Why this Attack is Broad and Hard to Spot
Two features make the attack dangerous for production AI services. First, image downscaling is commonplace — systems commonly resize uploads to a standard resolution for inference. Second, the attack is stealthy: humans viewing the original upload see nothing suspicious, and many defenses do not inspect image resampling outcomes or the downscaled pixels actually passed to the LLM. Because the hidden instructions appear only after the platform performs a benign-looking optimization step, conventional input-sanitization routines may miss them.
The need to tune payloads to a target’s resizing algorithm limits universal exploits, but the prevalence of the same resampling approaches across services means an attacker who targets a specific platform can adapt and scale the technique.
Recommended Protections Reported by the Researchers
Trail of Bits describes several mitigations that platform operators should consider and includes them as part of the disclosure:
- Apply dimension restrictions on user-provided images to avoid unexpected resampling that could reveal hidden text.
- When downscaling is necessary, present a preview of the exact image the LLM will receive so users can see what the model sees.
- Require explicit user confirmation before proceeding with sensitive tool calls, particularly when the system detects text in an uploaded image.
- Adopt secure design patterns and systematic defenses to mitigate prompt injection across modalities rather than relying solely on ad hoc filters.
As the researchers summarize: “The strongest defense, however, is to implement secure design patterns and systematic defenses that mitigate impactful prompt injection beyond multi-modal prompt injection.”
Research Lineage and Broader Context
The attack builds directly on the idea of image-scaling manipulation first described in academic work a few years earlier. Trail of Bits’ contribution is to operationalize that theory against modern multi-modal LLMs and to show concrete end-to-end abuse scenarios where hidden prompts can drive tool use and data leaks. By publishing Anamorpher and public demonstrations, the team aims to make the community aware of the specific risks so vendors can design appropriate checks into their inference pipelines.
What Remains to be Explored
Trail of Bits notes that because the exploit must be adapted to the target’s downscaling algorithm and model pipeline, the threat model varies by vendor. The attack surface scales where services use similar resampling methods and accept image uploads that trigger downstream tooling. The researchers also point out that, while they tested a set of mainstream tools, the technique likely generalizes to other platforms that perform image downscaling before LLM ingestion.

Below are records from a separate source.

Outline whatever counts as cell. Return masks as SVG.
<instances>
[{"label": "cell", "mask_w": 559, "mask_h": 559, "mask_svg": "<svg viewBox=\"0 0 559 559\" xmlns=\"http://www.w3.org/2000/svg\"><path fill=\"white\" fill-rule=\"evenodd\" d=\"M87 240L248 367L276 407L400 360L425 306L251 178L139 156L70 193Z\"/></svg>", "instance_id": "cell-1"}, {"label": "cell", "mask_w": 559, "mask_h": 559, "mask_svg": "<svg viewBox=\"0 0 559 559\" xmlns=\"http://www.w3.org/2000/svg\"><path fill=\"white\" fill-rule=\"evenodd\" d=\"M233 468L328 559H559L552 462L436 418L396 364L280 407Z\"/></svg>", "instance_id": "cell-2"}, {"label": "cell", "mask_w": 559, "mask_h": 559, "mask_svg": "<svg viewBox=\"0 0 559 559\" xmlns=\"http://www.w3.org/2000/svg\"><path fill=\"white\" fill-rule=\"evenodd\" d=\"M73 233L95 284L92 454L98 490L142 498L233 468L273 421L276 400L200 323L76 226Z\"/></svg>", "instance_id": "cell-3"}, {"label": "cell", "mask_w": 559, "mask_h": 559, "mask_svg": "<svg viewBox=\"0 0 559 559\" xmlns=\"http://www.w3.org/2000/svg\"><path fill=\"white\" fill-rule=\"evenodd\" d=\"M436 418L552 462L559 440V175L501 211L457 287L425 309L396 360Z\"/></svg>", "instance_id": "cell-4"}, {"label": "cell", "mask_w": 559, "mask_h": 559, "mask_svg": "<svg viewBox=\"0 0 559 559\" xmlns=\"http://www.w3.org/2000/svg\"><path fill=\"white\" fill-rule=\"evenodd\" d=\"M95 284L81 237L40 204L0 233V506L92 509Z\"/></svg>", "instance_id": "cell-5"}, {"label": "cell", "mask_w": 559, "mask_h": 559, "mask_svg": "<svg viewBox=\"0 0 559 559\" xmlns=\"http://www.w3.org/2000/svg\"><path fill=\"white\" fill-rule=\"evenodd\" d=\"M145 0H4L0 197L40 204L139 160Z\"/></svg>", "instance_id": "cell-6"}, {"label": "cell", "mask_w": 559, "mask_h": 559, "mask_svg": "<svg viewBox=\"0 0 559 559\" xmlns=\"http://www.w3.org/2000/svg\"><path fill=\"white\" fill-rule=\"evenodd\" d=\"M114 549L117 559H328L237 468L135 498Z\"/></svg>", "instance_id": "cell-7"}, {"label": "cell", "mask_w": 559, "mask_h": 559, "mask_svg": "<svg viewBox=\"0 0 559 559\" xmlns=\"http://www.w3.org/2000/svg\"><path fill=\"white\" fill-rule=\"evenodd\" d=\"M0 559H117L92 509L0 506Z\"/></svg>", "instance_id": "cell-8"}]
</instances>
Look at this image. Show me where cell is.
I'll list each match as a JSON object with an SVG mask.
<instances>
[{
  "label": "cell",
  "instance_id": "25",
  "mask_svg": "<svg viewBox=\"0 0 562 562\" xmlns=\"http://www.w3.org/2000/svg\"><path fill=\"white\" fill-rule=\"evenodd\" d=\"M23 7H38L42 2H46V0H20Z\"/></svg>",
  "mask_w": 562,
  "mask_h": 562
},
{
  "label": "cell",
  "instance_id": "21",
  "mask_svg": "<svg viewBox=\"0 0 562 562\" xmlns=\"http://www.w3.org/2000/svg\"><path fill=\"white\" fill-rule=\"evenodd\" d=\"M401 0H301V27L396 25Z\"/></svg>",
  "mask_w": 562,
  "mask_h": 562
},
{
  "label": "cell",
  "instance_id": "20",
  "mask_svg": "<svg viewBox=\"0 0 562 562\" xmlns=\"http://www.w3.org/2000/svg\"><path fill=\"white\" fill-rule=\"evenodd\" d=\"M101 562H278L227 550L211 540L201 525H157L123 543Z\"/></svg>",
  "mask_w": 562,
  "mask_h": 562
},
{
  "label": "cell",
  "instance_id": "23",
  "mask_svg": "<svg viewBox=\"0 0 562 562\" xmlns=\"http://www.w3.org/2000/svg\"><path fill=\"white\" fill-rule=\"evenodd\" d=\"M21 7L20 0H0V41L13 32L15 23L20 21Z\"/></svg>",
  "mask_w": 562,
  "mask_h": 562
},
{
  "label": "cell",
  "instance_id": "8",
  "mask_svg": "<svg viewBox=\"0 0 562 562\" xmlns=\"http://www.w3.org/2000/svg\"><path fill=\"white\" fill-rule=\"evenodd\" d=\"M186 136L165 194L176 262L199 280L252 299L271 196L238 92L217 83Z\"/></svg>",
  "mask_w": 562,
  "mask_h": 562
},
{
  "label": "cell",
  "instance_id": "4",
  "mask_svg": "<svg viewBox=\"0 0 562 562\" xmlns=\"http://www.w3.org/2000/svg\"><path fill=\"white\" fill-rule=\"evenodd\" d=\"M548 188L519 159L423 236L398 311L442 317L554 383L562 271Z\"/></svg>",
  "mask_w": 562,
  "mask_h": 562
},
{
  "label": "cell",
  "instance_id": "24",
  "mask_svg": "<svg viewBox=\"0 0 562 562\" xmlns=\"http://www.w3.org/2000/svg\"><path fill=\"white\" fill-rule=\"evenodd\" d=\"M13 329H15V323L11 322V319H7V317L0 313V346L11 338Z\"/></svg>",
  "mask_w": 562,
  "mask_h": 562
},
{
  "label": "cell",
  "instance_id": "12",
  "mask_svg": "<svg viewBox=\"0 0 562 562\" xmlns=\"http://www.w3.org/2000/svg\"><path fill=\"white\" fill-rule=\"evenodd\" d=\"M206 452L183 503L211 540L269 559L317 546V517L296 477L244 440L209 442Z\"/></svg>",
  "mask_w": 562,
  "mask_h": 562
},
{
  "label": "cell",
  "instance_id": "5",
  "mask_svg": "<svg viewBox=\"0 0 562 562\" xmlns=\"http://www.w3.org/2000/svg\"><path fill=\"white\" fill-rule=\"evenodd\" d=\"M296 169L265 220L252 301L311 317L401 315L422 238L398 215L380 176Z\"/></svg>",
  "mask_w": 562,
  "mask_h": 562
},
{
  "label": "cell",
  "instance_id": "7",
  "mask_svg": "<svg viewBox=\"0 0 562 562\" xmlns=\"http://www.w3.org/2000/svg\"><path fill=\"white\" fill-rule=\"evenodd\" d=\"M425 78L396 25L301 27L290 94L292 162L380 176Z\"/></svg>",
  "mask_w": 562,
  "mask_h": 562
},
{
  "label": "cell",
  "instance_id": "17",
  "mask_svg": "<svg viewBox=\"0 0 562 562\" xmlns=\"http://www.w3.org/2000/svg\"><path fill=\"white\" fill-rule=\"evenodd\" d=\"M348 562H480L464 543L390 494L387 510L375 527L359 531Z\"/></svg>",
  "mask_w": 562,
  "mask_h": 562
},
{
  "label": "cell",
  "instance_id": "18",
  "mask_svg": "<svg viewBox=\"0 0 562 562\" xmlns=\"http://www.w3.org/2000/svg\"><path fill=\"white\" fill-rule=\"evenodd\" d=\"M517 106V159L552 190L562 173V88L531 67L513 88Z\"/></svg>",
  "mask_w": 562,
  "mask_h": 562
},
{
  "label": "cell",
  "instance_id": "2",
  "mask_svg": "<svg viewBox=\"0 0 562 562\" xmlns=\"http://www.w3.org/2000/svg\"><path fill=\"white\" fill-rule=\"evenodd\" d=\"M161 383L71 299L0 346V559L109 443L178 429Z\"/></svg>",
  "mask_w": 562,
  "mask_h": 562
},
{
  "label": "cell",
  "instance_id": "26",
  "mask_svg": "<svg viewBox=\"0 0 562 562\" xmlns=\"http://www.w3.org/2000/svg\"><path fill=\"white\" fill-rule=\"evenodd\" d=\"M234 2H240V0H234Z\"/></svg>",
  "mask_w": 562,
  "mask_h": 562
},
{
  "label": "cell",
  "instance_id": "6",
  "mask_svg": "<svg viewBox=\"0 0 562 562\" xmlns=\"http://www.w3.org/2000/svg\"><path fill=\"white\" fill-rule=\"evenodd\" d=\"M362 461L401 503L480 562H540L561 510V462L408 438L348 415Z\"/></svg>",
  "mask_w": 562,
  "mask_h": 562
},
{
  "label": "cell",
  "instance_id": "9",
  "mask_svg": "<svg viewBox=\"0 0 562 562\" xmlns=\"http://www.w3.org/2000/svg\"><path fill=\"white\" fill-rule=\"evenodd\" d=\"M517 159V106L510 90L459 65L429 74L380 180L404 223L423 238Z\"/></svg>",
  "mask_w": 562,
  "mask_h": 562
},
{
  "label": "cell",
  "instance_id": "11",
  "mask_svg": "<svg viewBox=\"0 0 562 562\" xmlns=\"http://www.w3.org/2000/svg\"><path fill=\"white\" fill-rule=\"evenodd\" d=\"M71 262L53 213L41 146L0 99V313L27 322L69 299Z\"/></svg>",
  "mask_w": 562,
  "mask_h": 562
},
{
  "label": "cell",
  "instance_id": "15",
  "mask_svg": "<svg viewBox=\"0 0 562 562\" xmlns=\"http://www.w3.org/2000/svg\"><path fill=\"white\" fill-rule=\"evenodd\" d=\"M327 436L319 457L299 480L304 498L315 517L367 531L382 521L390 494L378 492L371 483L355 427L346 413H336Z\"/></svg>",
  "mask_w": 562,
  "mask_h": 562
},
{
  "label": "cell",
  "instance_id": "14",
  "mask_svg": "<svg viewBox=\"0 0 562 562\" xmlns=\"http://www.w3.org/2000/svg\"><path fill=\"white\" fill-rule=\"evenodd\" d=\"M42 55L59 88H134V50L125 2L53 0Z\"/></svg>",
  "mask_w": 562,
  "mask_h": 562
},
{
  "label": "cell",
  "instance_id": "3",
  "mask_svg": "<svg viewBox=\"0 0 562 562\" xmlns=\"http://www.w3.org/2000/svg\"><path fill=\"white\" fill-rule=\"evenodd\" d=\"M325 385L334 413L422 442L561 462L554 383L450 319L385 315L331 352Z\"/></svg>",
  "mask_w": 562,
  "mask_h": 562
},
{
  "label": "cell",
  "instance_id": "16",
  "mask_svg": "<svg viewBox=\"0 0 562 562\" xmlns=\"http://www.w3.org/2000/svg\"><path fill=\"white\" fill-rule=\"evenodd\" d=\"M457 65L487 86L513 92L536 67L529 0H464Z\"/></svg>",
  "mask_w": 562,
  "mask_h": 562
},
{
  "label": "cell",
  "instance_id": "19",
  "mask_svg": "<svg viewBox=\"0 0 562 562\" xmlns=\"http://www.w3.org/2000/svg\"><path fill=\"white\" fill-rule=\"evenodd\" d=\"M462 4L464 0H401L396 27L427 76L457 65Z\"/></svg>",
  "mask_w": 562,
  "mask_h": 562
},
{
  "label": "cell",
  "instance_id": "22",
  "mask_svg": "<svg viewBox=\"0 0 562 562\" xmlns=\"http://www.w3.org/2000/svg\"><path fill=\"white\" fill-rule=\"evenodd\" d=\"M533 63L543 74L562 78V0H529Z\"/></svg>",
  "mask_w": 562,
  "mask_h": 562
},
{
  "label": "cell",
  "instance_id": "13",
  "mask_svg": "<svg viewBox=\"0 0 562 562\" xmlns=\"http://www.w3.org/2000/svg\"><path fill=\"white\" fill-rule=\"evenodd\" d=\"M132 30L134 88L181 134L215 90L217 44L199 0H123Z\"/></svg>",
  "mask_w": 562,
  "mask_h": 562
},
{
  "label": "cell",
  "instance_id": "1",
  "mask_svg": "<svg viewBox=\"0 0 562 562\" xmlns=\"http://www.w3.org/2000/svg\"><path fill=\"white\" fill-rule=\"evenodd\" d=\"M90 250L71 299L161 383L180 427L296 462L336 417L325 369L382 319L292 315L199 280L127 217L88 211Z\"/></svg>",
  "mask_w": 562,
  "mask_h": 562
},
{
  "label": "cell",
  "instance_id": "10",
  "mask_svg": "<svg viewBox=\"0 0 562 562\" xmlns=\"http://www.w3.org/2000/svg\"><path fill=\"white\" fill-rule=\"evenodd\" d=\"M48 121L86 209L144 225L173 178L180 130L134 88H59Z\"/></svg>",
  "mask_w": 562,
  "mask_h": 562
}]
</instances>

The image-scaling prompt-injection attack shows that optimization steps intended to save compute and speed processing can unintentionally open new attack vectors. By hiding executable instructions that only appear after resampling, adversaries can blend data-theft prompts into user uploads in a way that many defenses do not currently detect. Trail of Bits’ Anamorpher and their published findings provide practical proof and a clear call: multimodal systems must include systematic defenses that consider the transformations applied to user inputs as part of their threat model.